Flink's default strategy as of version >= 1.5 considers every slot to be resource-wise the same. With this assumption, it should not matter wrt resources where you place the tasks since all slots should be the same. Given this, the main objective for placing tasks is to colocate them with their inputs in order to minimize network I/O.
If we are now in a standalone setup where we have a fixed number of TaskManagers running, Flink will pick slots in an arbitrary fashion (no guarantee given) for the sources and then colocate their consumers in the same slots if possible.
When running Flink on Yarn or Mesos where Flink can start new TaskManagers, Flink will first use up all slots of an existing TaskManager before it requests a new one. In this case, you will see that all sources will end up on as few TaskManagers as possible.
Since CPUs are not isolated wrt slots (they are a shared resource), the above-mentioned assumption does not hold true in all cases.
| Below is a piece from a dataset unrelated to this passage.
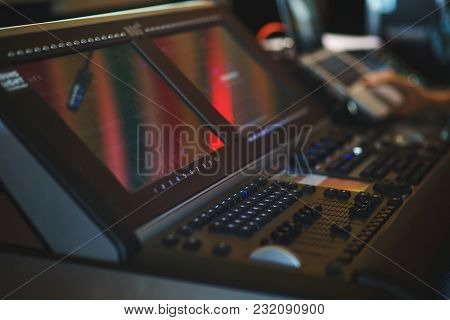 Sound Engineer During Work, A Person Manages The Equipment During The Event. Sound Design Of A Large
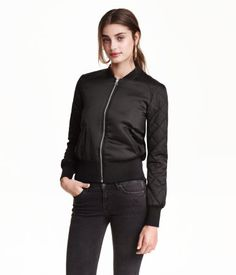 Padded pilot jacket in woven satin fabric. Front zip, side pockets, and quilted sleeves. Ribbing with a slight sheen at neckline, cuffs, and hem. Lined.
Hence, in some cases where you have a fixed set of TaskManagers it is actually beneficial to spread the tasks out as much as possible to make use of the shared CPU resources.
In order to support this kind of scheduling strategy, the Flink community added the task spread out strategy via FLINK-12122. In order to use a scheduling strategy which is more similar to the pre FLIP-6 behaviour where Flink tries to spread out the workload across all available TaskExecutors, one needs to set cluster.evenly-spread-out-slots: true in the flink-conf.yaml
Very old thread, but there is a newer thread that answers this question for current versions.
with Flink 1.5 we added resource elasticity. This means that Flink is now able to allocate new containers on a cluster management framework like Yarn or Mesos. Due to these changes (which also apply to the standalone mode), Flink no longer reasons about a fixed set of TaskManagers because if needed it will start new containers (does not work in standalone mode). Therefore, it is hard for the system to make any decisions about spreading slots belonging to a single job out across multiple TMs. It gets even harder when you consider that some jobs like yours might benefit from such a strategy whereas others would benefit from co-locating its slots. It gets even more complicated if you want to do scheduling wrt to multiple jobs which the system does not have full knowledge about because they are submitted sequentially. Therefore, Flink currently assumes that slots requests can be fulfilled by any TaskManager.